[Selected excerpt — start]

What a disaster for such a beautiful area - I spent a week sailing the Rias in September and thought it one of the best locations I've seen. Great sailing, lovely people, fabulous sea food. My sympathies are with the Galicians.
she broke in 2 this morning - a terrible event but I cant help wondering if it could have been avoided if the spaniards had taken her into La corunna and lightered the oil off there, instead of taking the 'not in my back yard' attitude and insisting on getting her offshore with the inevitable consequences of her breaking up. They seem so quick to want to blame everyone, except themselves.They have been having a go at us Brits because they say the cargo was destined for Gibraltar. In fact the cargo was going to Singapore but as is customary in the business she was given ' Gibraltar for orders'.Prior to arrival at Gibraltar she would have been given further instructions to sail to Singapore.
Haven't really kept up to speed with this story. Was she a real ol' rust bucket - accident waiting to happen sort of thing - or a well-found ship that got unlucky, or was it bad driving?
(Recasts with rear section sinking, adds Portuguese ministers paragraphs 9, 14-16)
By Adrian Croft
LA CORUNA, Spain, Nov 19 (Reuters) - A tanker carrying 70,000 tonnes of fuel oil split in two off northwest Spain on Tuesday and the stern section sank, spilling oil and threatening the coast and its rich fisheries with an environmental disaster.
Salvage crews were battling to keep afloat the battered bow section of the Prestige, which was wallowing in the Atlantic about 130 miles off the coast of Spain and Portugal in waters 3,600 metres (11,880 feet) deep.
Spanish officials said the Bahamian-flagged Prestige spilled 5,000 to 6,000 tonnes of its load when the vessel broke apart, adding to the 5,000 tonne spill that had left a 17 km (10 mile) oil slick in its wake as it was pulled out to sea.

[Selected excerpt — finish]

Directions
A) According to the tanker spill text, how much fuel oil was the Prestige carrying?
B) Quote the tanker spill text word for word, starting at "Salvage crews were" and ending at "out to sea.".

[Data block — start]

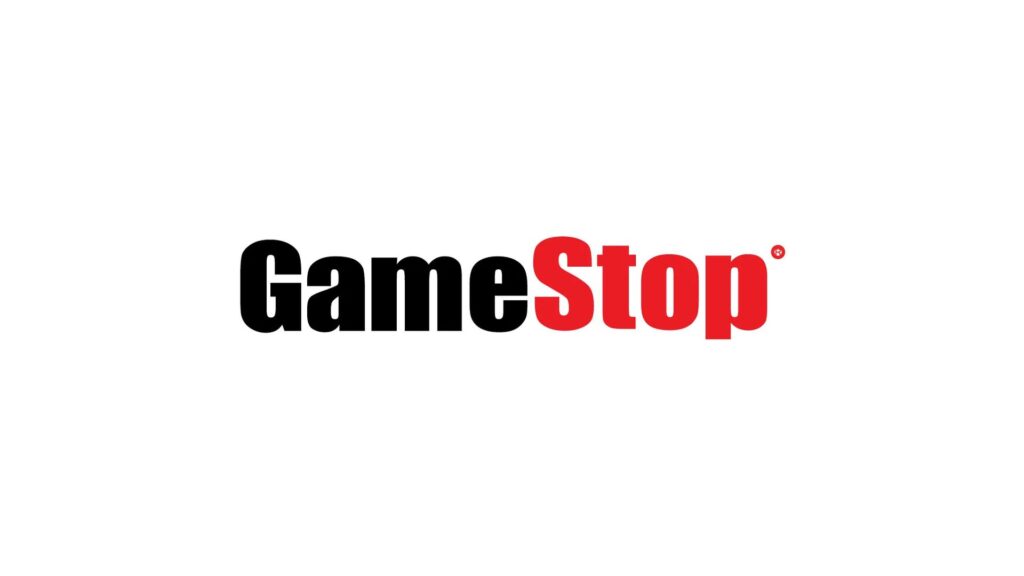 gamestop logo
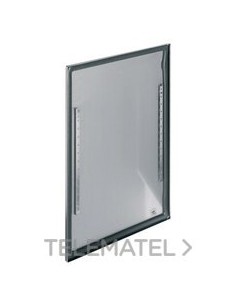 PUERTA IZQUIERDA S3X 316L 1000x1000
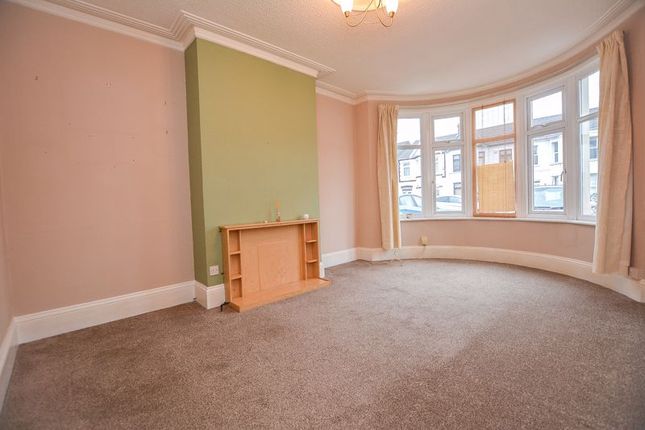 Terraced house for sale in Surbiton Road, Southend-On-Sea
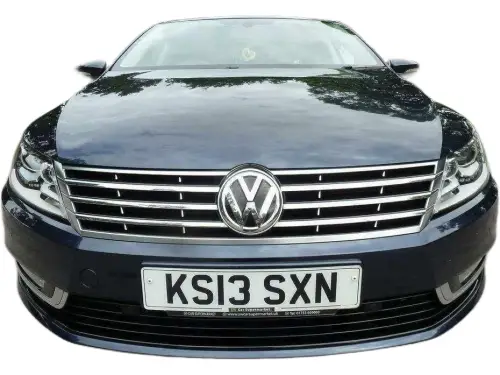 Volkswagen CC KS13 SXN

[Data block — finish]

Answers per task
A) 70,000 tonnes of fuel oil.

B)
Salvage crews were battling to keep afloat the battered bow section of the Prestige, which was wallowing in the Atlantic about 130 miles off the coast of Spain and Portugal in waters 3,600 metres (11,880 feet) deep.
Spanish officials said the Bahamian-flagged Prestige spilled 5,000 to 6,000 tonnes of its load when the vessel broke apart, adding to the 5,000 tonne spill that had left a 17 km (10 mile) oil slick in its wake as it was pulled out to sea.